[Stored data]
┄┄┄┄┄┄┄┄┄┄

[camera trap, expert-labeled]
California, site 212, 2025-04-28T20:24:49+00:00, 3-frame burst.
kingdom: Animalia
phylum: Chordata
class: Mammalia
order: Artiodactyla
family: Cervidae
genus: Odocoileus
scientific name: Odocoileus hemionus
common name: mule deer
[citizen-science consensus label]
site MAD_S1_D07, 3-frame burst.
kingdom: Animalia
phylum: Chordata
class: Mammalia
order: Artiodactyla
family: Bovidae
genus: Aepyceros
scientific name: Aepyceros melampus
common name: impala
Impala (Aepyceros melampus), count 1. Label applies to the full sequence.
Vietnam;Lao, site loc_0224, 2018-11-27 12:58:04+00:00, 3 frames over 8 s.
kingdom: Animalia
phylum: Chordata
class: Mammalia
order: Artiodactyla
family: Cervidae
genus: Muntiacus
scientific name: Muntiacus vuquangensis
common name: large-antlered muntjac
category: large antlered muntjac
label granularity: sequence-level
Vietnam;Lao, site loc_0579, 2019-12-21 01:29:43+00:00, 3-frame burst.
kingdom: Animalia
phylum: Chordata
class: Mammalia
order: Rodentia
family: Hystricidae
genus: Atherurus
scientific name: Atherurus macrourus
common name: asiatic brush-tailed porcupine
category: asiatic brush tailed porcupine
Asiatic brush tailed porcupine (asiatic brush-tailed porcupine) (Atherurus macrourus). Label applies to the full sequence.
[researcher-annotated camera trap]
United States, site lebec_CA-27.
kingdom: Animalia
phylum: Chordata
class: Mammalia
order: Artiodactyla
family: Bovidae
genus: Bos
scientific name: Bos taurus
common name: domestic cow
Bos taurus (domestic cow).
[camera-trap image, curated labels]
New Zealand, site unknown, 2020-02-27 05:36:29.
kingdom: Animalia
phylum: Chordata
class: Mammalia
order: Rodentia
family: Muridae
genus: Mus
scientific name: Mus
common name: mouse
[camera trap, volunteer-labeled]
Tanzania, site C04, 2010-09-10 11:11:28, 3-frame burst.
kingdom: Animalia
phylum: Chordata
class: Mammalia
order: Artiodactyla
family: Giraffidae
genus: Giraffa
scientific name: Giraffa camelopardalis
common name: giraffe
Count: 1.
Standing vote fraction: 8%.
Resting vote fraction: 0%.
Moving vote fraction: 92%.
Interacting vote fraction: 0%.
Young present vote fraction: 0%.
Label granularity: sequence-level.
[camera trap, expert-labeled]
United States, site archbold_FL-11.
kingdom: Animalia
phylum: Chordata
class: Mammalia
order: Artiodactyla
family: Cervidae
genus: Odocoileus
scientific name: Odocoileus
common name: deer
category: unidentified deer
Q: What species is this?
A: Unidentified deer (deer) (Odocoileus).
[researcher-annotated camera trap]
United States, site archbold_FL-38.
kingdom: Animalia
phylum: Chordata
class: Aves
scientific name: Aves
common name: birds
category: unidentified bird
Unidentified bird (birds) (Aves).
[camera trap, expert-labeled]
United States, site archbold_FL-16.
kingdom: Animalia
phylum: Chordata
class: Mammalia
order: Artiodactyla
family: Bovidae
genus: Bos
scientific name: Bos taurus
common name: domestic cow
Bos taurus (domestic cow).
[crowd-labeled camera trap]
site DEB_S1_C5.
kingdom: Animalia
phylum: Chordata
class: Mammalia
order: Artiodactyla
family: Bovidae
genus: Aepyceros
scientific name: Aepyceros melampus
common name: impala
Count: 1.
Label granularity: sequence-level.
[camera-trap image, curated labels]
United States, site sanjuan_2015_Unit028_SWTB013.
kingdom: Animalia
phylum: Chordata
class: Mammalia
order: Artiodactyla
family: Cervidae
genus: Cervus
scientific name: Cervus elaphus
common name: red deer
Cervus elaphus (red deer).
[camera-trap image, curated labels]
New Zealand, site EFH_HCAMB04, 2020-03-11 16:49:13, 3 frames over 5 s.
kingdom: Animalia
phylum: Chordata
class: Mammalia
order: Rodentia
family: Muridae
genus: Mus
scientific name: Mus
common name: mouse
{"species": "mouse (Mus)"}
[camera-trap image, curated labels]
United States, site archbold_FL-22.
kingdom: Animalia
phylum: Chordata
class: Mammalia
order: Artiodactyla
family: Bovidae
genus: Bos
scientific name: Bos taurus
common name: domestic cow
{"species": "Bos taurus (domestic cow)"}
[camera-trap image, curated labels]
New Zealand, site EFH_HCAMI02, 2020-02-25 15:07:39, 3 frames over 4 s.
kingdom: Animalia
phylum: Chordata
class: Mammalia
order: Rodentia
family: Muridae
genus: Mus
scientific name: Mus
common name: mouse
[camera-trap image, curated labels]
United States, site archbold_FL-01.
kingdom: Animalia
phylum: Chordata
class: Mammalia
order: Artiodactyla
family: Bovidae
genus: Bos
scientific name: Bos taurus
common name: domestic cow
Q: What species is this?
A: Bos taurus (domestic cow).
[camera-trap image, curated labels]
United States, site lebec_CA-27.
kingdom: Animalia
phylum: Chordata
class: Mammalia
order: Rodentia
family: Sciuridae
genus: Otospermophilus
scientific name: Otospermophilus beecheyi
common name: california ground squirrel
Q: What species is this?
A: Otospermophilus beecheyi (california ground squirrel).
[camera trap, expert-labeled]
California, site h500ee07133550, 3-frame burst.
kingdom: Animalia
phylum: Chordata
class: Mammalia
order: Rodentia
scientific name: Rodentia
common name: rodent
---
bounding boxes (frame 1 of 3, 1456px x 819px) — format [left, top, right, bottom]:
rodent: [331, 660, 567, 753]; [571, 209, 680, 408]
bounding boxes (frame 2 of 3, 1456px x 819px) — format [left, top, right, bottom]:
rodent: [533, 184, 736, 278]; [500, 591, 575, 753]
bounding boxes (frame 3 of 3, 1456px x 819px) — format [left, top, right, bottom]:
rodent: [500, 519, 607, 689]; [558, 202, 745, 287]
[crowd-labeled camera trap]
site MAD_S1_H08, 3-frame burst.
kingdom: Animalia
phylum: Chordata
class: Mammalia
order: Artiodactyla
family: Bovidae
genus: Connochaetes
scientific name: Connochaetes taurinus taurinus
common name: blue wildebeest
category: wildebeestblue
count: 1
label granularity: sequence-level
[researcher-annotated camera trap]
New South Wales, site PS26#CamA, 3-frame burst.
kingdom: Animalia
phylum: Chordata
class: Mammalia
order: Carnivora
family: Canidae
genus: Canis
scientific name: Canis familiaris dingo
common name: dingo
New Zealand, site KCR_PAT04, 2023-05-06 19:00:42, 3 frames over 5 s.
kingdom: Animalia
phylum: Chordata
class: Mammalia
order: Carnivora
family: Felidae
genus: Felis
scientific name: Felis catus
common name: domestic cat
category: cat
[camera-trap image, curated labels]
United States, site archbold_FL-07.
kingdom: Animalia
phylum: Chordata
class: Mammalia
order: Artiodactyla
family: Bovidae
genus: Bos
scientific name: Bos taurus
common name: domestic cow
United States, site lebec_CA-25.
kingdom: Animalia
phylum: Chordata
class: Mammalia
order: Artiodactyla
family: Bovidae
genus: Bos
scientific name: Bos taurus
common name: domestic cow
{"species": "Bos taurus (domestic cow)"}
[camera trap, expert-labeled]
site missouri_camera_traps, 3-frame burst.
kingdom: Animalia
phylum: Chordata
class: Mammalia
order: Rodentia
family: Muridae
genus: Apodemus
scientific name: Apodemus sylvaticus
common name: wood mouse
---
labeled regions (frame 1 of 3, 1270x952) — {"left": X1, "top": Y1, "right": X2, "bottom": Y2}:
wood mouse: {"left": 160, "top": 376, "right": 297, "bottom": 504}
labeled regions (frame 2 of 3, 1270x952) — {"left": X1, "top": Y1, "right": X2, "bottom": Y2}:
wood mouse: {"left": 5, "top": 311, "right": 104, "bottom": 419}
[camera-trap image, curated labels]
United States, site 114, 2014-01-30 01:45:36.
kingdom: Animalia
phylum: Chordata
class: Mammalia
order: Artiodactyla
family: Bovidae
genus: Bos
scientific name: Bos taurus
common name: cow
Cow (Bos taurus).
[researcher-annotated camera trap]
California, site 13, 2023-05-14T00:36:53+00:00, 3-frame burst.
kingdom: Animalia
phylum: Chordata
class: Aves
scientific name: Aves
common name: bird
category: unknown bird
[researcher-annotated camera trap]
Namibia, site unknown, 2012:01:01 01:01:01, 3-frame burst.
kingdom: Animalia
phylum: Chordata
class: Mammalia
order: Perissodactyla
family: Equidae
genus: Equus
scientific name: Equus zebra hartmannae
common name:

┄┄┄┄┄┄┄┄┄┄

EXERCISE BRIEF:
Wherever the string "unknown" is found in the entries, copy the line it sits in.

OUTPUT FOR THIS TASK:
New Zealand, site unknown, 2020-02-27 05:36:29.
category: unknown bird
Namibia, site unknown, 2012:01:01 01:01:01, 3-frame burst.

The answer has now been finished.